**DOCUMENT SECTION:**
--
Editor’s note: Each blog post in this “Career Pathways in L&D” series shares a learning leader’s story and ends with his or her tips and advice for training professionals.
Have you ever stopped for a moment and wondered, “How did I get here?”
I recently took some time to reflect on my career and my unconventional journey into L&D. I did not graduate with a degree in education or a focus on human resources. I’m not a trainer or an instructional designer. I have a degree in history. Where does a history degree take someone? For me, the janitorial and sanitation (jan/san) industry.
If you’ve never heard of jan/san, don’t worry; most people haven’t. But I can guarantee that you use the products and services we support – think facility maintenance or, better yet, clean, safe healthy facilities. But this blog post is not about the industry I’ve found myself in for the past 16 years. It’s about how I became the director of training and development for a 112-year-old national manufacturer/distributor of cleaning supplies and equipment.
What does a recent history graduate do when searching for a job? He leaves all avenues open! During my search, I interviewed for an operations manager position with a jan/san distributor. I must have impressed the hiring manager, because I got the job – and I was off and running: learning the ropes of managing a warehouse, customer service, equipment service departments and a staff of 20. I learned my way around those responsibilities and discovered a knack for managing people and a desire to help others improve and grow professionally. That’s where I began to develop the foundation that led me to my current role: helping others improve and grow so their team can reach its goals.
After a few years with the company, I decided to try something new: sales. Perhaps some experience in the field selling products and services and effecting process improvement would help me grow so I could keep moving up the ladder. I spent about two years in sales, learning the needs of our customers and learning how to coach and consult with the people who were paying me to help them improve their cleaning results. As a sales representative, I aimed to be my customers’ trusted advisor – the person who could assess the situation, develop a plan to improve and define the desired outcomes. Sound familiar? Sales is a lot like learning and development. Training professionals also sell ideas, thinking one day they can become actions that lead to results and improvement.
My sales role led me to an opportunity with a larger company in the jan/san industry, the one I now work for. I entered as an operations manager, but this time I came into that role with a better understanding of the total dynamic in which I worked, including operations, sales and customers. I also went back to school and earned my MBA. It never hurts to keep learning and continually improving, right?
My next move was from operations manager to a corporate office role supporting sales and marketing technology. I delivered education on sales automation and technology to employees and customers and developed training tools, videos and documentation to support those efforts. Essentially, I spent my time educating others on how they could improve. After five years in that role, the opportunity of a lifetime came my way: the director of training and development. For the past four years, I have been learning and growing – and then learning some more!
--
Excerpts from a spatial dataset

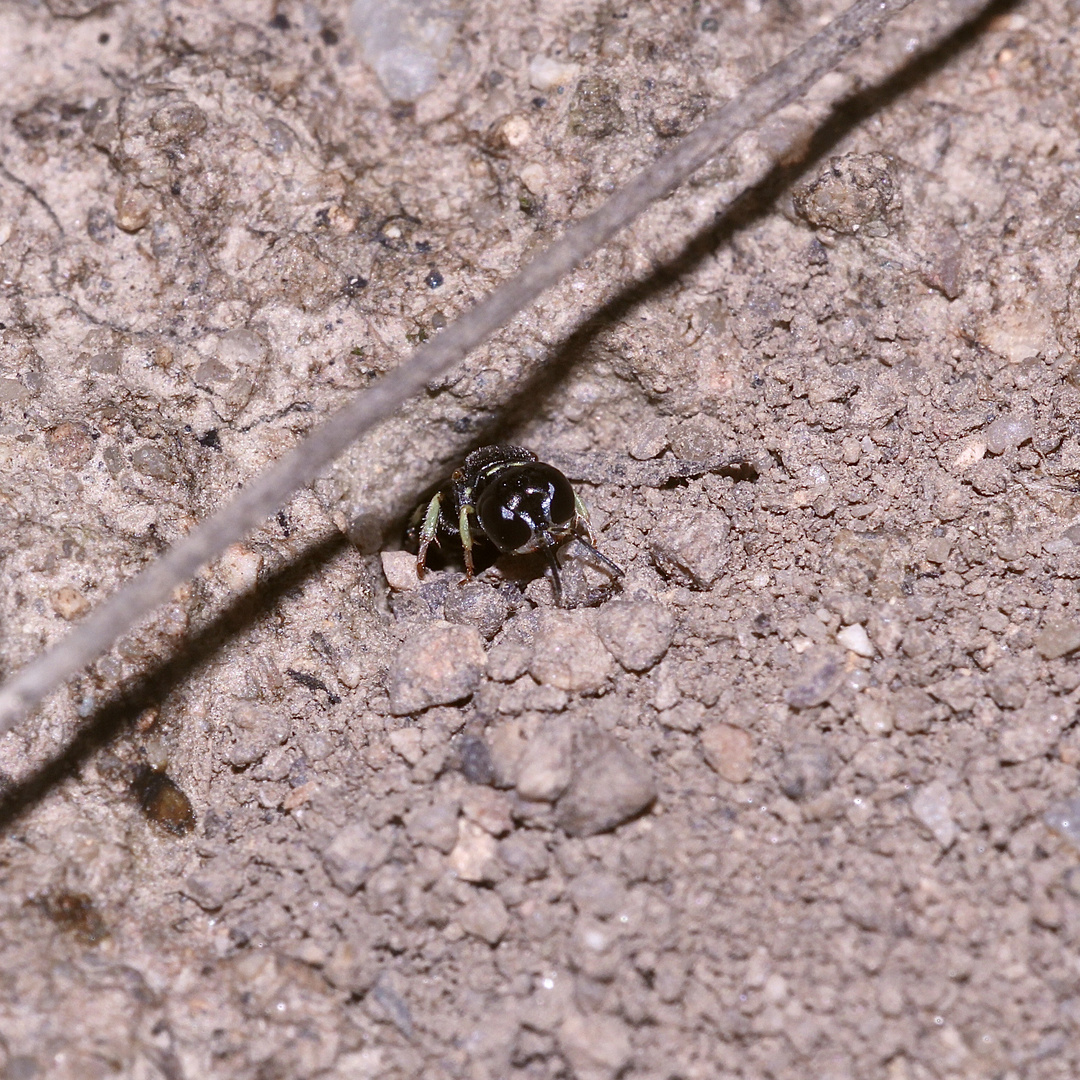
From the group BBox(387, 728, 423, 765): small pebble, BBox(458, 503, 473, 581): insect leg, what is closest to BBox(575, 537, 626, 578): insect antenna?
BBox(458, 503, 473, 581): insect leg

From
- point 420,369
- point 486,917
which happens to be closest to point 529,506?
point 420,369

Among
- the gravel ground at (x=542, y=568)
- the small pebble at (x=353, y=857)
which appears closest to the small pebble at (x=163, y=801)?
the gravel ground at (x=542, y=568)

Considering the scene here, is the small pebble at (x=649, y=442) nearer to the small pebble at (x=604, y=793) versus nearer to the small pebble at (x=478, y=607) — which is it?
the small pebble at (x=478, y=607)

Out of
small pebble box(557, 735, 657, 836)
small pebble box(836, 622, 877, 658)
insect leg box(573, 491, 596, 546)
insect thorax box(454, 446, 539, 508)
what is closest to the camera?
small pebble box(557, 735, 657, 836)

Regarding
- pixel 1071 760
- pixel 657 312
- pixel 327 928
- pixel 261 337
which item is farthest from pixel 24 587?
pixel 1071 760

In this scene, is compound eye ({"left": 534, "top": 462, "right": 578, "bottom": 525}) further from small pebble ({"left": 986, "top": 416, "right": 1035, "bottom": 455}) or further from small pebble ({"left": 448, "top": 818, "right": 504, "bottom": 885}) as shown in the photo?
small pebble ({"left": 986, "top": 416, "right": 1035, "bottom": 455})
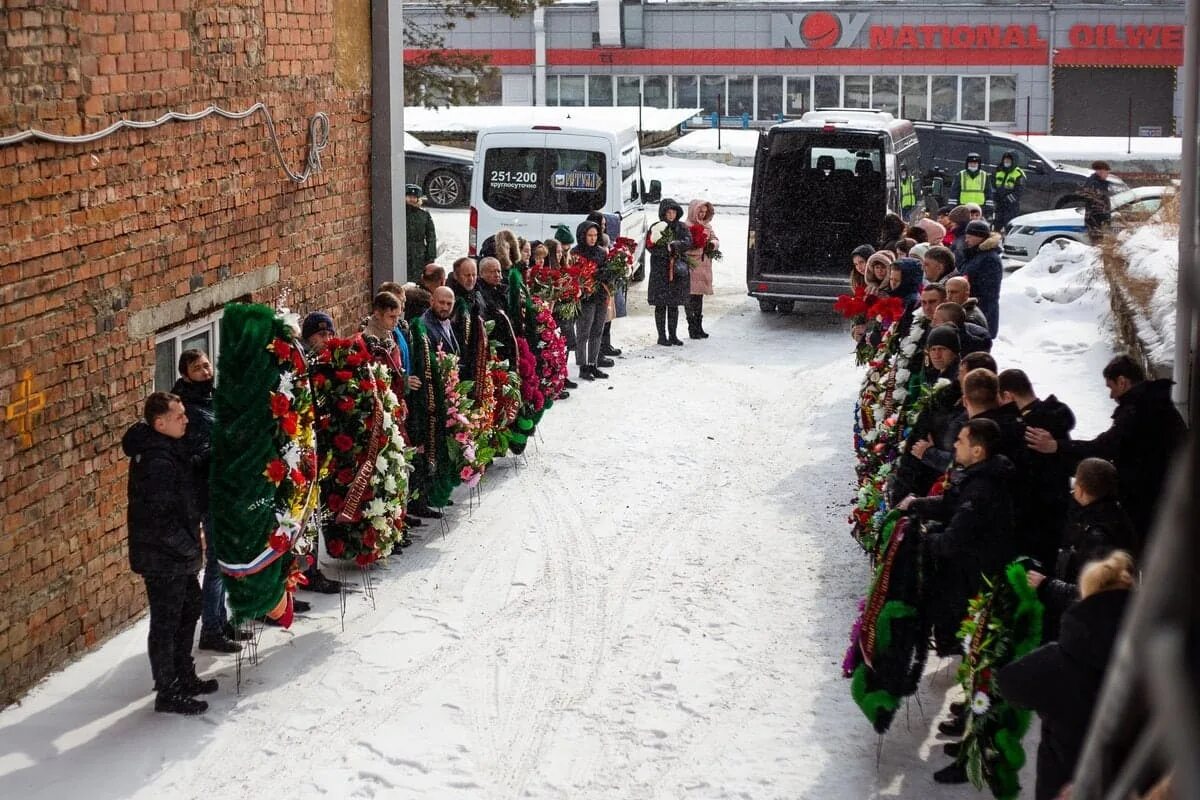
--
**EXERCISE:**
Please list, in order, every job position the writer of the career blog post above has held, counting a repeated title each time it occurs.

**TASK OUTPUT:**
1. Operations manager with a jan/san distributor
2. Sales representative
3. Operations manager with a larger jan/san company
4. Corporate office role supporting sales and marketing technology
5. Director of training and development